→ **Work instructions**: Copy the lines below word for word, leaving out the pictures.

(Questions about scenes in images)
____
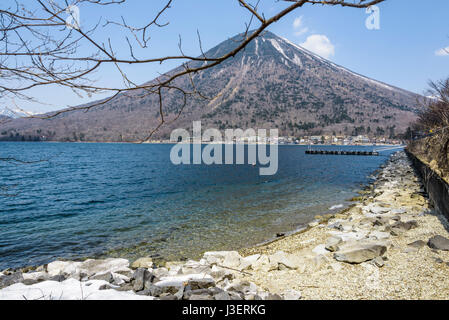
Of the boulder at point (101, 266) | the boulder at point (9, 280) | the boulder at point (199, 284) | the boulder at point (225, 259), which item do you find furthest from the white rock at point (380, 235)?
the boulder at point (9, 280)

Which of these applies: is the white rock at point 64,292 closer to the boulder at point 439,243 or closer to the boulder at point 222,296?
the boulder at point 222,296

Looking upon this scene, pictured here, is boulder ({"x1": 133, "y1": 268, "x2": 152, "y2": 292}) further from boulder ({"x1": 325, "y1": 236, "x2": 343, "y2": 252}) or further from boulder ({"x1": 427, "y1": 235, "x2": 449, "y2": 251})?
boulder ({"x1": 427, "y1": 235, "x2": 449, "y2": 251})

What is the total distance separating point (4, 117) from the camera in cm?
233

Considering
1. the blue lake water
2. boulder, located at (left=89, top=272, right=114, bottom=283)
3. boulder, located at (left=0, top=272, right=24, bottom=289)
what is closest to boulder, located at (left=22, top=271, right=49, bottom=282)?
boulder, located at (left=0, top=272, right=24, bottom=289)

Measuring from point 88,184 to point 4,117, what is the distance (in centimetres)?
____
→ **Full solution**:
Of the boulder at point (101, 266) | the boulder at point (9, 280) | the boulder at point (199, 284) | the boulder at point (225, 259), which item do you find furthest from the white rock at point (380, 235)?
the boulder at point (9, 280)

Which of these applies: is the white rock at point 64,292 closer to the boulder at point 439,243 or closer to the boulder at point 222,296?
the boulder at point 222,296

Looking upon this scene, pictured here, is boulder ({"x1": 133, "y1": 268, "x2": 152, "y2": 292}) further from boulder ({"x1": 325, "y1": 236, "x2": 343, "y2": 252}) or further from boulder ({"x1": 427, "y1": 235, "x2": 449, "y2": 251})?
boulder ({"x1": 427, "y1": 235, "x2": 449, "y2": 251})

What is the total distance separating point (4, 117) from the camera in cm?
233

Considering
1. the blue lake water
2. boulder, located at (left=89, top=272, right=114, bottom=283)
3. boulder, located at (left=0, top=272, right=24, bottom=289)
what is closest to boulder, located at (left=22, top=271, right=49, bottom=282)?
boulder, located at (left=0, top=272, right=24, bottom=289)

Measuring from point 88,184 to point 4,117, what is the distance (in centimetres)?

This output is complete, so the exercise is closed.